Tahun berlalu, Mutia kembali ke kota yang pernah dia
kunjungi semasa SMA dalam rangka study tour. Keduanya matanya menelaah sekitar.
Tidak banyak yang berubah, menurutnya.
Senyum terkembang, kamera di tangan terangkat ke depan
wajah. Mengabadikan tiap sudut kota yang entah bagaimana, Mutia cintai
diam-diam. Mungkin sebagian besar efek kenangan yang tidak akan dia lupakan.
Kala senja di hari terakhir kunjungan, setiap siswa
dibebaskan untuk berjalan-jalan atau sekedar mencari oleh-oleh untuk orang-orang
terkasih di rumah. Tidak banyak teman sekelas yang dekat dengan Mutia. Hanya
Karina yang notebenenya satu bangku dengan Mutia. Sayangnya, Karina sudah lebih
dulu pergi, bersama sang kekasih. Menciptakan kenangan mereka di Jogja.
Memang tidak afdol rasanya jika kita tidak merekam dengan
seksama setiap sudut kota Jogja dalam ingatan. Tidak hanya sbentuk foto, tapi
juga esensi yang hanya dapat dirasakan dengan berjalan kaki. Merasakan angin
yang berhembus, suasana yang menyelimuti, sampai debu yang hinggap di dedaunan.
Mutia tidak tahu dia punya obsesi tersembunyi soal Jogja.
Seperti yang banyak dikatakan orang, Jogja punya sihir untuk
membuat orang yang mengunjunginya betah berlama-lama di sana. Bahkan ada
tarikan untuk kembali saat kita meninggalkan kota.

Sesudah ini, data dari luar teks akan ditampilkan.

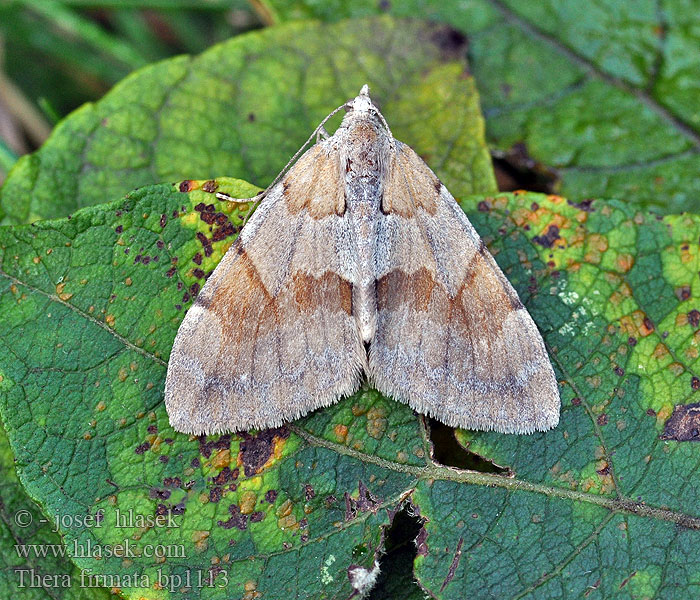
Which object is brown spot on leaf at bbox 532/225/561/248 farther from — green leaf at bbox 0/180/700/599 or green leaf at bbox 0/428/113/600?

Kaki-kaki Mutia menjejak di jalanan Malioboro, jaraknya
sekitar seratus meter dari hotel yang di sewa sekolahnya, ketika sebuah sapaan
mengejutkan datang dari sisi kanan tubuhnya.

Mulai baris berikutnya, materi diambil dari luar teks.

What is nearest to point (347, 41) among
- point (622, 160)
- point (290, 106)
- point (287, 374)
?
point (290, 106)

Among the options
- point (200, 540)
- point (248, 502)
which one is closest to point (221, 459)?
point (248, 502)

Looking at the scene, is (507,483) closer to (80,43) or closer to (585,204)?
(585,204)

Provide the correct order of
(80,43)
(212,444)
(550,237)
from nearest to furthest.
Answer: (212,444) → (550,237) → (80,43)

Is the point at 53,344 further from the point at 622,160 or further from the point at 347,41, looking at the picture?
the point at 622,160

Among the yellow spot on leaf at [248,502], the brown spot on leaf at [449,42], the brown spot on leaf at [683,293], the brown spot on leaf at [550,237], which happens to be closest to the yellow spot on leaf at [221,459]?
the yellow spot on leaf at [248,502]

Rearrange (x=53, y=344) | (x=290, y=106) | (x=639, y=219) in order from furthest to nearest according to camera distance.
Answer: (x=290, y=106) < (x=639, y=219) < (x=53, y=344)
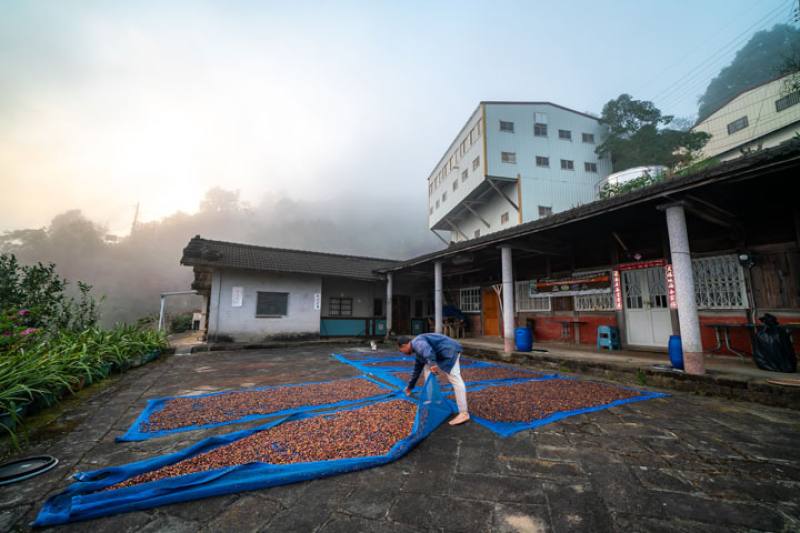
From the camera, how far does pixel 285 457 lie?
2.25 m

“Sendiri aja, mana Karina?” kadang Mutia berpikir kalau
Darul ini punya kemampuan teleport, atau bakat menghilang seperti jin. Karena keberadaannya
selalu tidak terduga. Atau ... Mutianya saja yang kurang peka.
“Biasa, dia udah ngilang aja.” Mutia tertawa. Sesuatu yang
jarang dia lakukan di depan Darul.
Pemuda itu tertegun sejenak, lantas ikut tertawa kecil.
“Guntur juga sama, ‘kan?” Mutia kembali bersuara.
“Ya, gitu deh. Biasalah, namanya juga orang pacaran. Temen jadi
di nomor duain.” Darul tertawa lebih lahak dari yang sebelumnya.
“Kapan dong kamu mau pacaran sama aku?” sepertinya Darul
salah melayangkan pertanyaan. Karena setelahnya, Mutia diam seribu bahasa. Posisinya
yang berada di samping Darul, membuat pemuda itu sulit membaca raut Mutia.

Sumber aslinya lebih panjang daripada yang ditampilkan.